* [WHAT THE TASK ASKS]:
Write again exactly the lines in the listing below, starting at the line with "Peg Karat's journey through polio" and ending at the line with "Timeline of Courageous Acts", both included. Pictures are not copied.

---------- MATERIAL FOR THE TASK

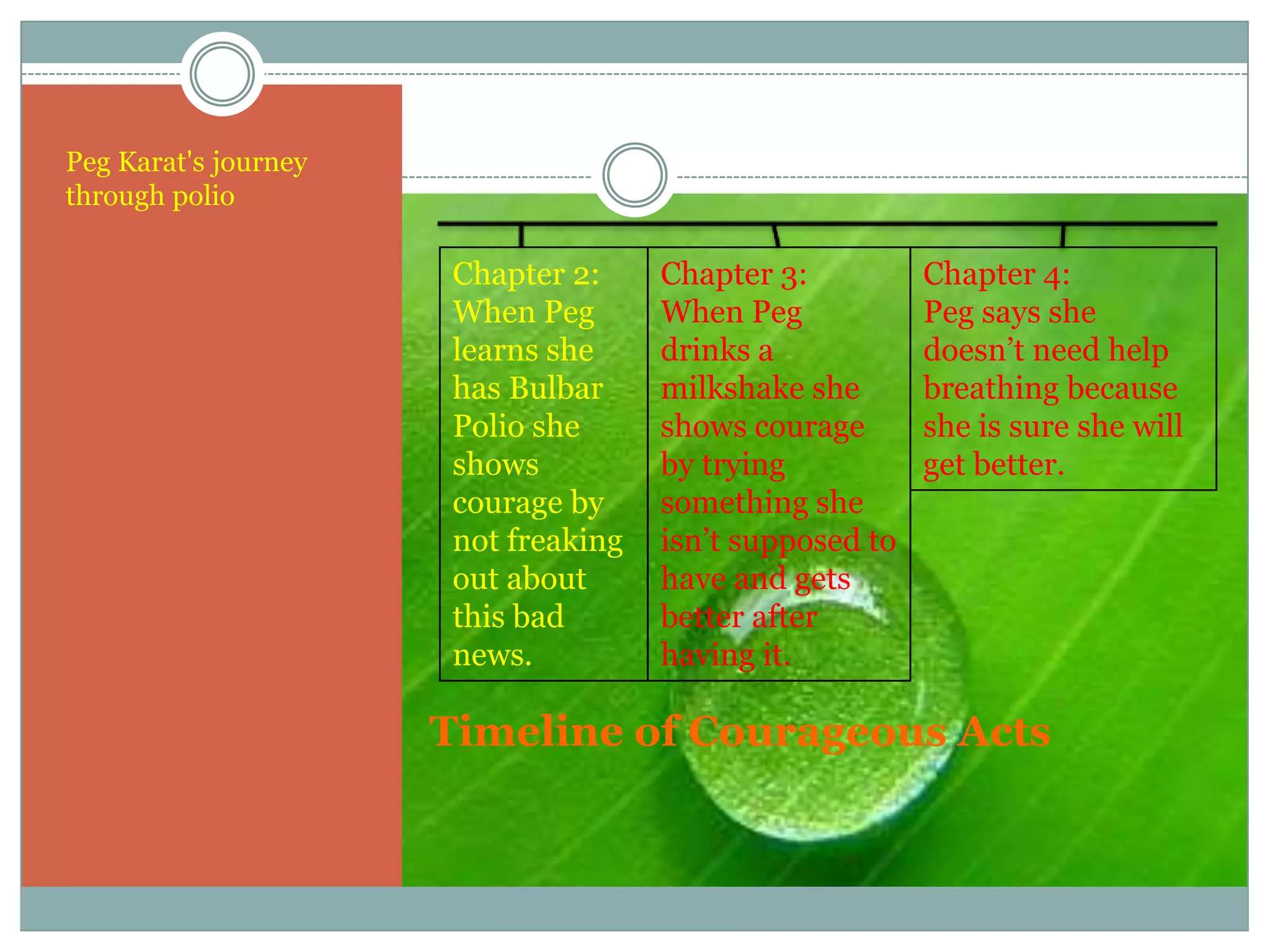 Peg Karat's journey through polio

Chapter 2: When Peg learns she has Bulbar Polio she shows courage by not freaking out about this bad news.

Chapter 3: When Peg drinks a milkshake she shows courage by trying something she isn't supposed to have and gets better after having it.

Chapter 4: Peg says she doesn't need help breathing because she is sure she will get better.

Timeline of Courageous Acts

--------------------
---------- MATERIAL FOR THE TASK

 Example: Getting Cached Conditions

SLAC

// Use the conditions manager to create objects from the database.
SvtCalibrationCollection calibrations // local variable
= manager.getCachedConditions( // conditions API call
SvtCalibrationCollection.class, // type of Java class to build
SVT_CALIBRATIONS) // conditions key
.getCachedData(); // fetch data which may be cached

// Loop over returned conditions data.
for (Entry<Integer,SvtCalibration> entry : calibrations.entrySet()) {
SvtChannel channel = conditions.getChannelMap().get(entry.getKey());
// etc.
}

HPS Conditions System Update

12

--------------------

* [SOLUTION TO THE PROBLEM]:
 Peg Karat's journey through polio

Chapter 2: When Peg learns she has Bulbar Polio she shows courage by not freaking out about this bad news.

Chapter 3: When Peg drinks a milkshake she shows courage by trying something she isn't supposed to have and gets better after having it.

Chapter 4: Peg says she doesn't need help breathing because she is sure she will get better.

Timeline of Courageous Acts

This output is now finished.